■ **What you are asked to do**
Format all of the data below as a numbered list, one line per entry, with the blank lines omitted.

■ **Saved data entries**
◇ ◇ ◇ ◇ ◇

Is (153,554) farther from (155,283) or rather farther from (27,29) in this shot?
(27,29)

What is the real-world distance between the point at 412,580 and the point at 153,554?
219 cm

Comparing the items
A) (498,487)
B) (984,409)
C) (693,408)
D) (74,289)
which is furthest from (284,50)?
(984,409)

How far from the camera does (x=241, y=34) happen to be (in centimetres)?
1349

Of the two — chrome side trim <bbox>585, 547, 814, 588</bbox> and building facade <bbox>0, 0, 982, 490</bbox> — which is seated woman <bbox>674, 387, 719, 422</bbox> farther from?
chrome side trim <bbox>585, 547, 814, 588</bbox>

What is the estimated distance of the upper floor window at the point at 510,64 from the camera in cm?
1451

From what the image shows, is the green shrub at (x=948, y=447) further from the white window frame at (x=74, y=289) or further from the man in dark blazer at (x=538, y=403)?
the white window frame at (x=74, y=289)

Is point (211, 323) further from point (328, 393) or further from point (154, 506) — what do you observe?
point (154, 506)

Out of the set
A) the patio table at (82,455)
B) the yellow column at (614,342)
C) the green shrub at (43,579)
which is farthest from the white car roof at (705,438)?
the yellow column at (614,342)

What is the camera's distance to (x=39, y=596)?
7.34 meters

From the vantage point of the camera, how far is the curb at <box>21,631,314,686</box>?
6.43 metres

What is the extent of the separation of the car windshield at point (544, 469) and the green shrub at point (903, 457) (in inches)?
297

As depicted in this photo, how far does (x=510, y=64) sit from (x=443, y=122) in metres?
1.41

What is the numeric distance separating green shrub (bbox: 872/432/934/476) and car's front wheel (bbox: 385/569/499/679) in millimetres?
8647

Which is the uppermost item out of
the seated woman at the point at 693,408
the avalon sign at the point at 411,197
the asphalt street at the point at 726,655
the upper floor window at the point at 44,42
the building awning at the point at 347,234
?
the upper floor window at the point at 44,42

◇ ◇ ◇ ◇ ◇

■ **Output for this exercise**
1. Is (153,554) farther from (155,283) or rather farther from (27,29) in this shot?
2. (27,29)
3. What is the real-world distance between the point at 412,580 and the point at 153,554?
4. 219 cm
5. Comparing the items
6. A) (498,487)
7. B) (984,409)
8. C) (693,408)
9. D) (74,289)
10. which is furthest from (284,50)?
11. (984,409)
12. How far from the camera does (x=241, y=34) happen to be (in centimetres)?
13. 1349
14. Of the two — chrome side trim <bbox>585, 547, 814, 588</bbox> and building facade <bbox>0, 0, 982, 490</bbox> — which is seated woman <bbox>674, 387, 719, 422</bbox> farther from?
15. chrome side trim <bbox>585, 547, 814, 588</bbox>
16. What is the estimated distance of the upper floor window at the point at 510,64 from the camera in cm?
17. 1451
18. From what the image shows, is the green shrub at (x=948, y=447) further from the white window frame at (x=74, y=289) or further from the man in dark blazer at (x=538, y=403)?
19. the white window frame at (x=74, y=289)
20. Is point (211, 323) further from point (328, 393) or further from point (154, 506) — what do you observe?
21. point (154, 506)
22. Out of the set
23. A) the patio table at (82,455)
24. B) the yellow column at (614,342)
25. C) the green shrub at (43,579)
26. which is farthest from the white car roof at (705,438)?
27. the yellow column at (614,342)
28. What is the camera's distance to (x=39, y=596)?
29. 7.34 meters
30. From the vantage point of the camera, how far is the curb at <box>21,631,314,686</box>?
31. 6.43 metres
32. What is the extent of the separation of the car windshield at point (544, 469) and the green shrub at point (903, 457) (in inches)?
33. 297
34. As depicted in this photo, how far does (x=510, y=64) sit from (x=443, y=122) in metres?
35. 1.41
36. What is the numeric distance separating green shrub (bbox: 872/432/934/476) and car's front wheel (bbox: 385/569/499/679) in millimetres?
37. 8647
38. Which is the uppermost item out of
39. the seated woman at the point at 693,408
40. the avalon sign at the point at 411,197
41. the asphalt street at the point at 726,655
42. the upper floor window at the point at 44,42
43. the building awning at the point at 347,234
44. ?
45. the upper floor window at the point at 44,42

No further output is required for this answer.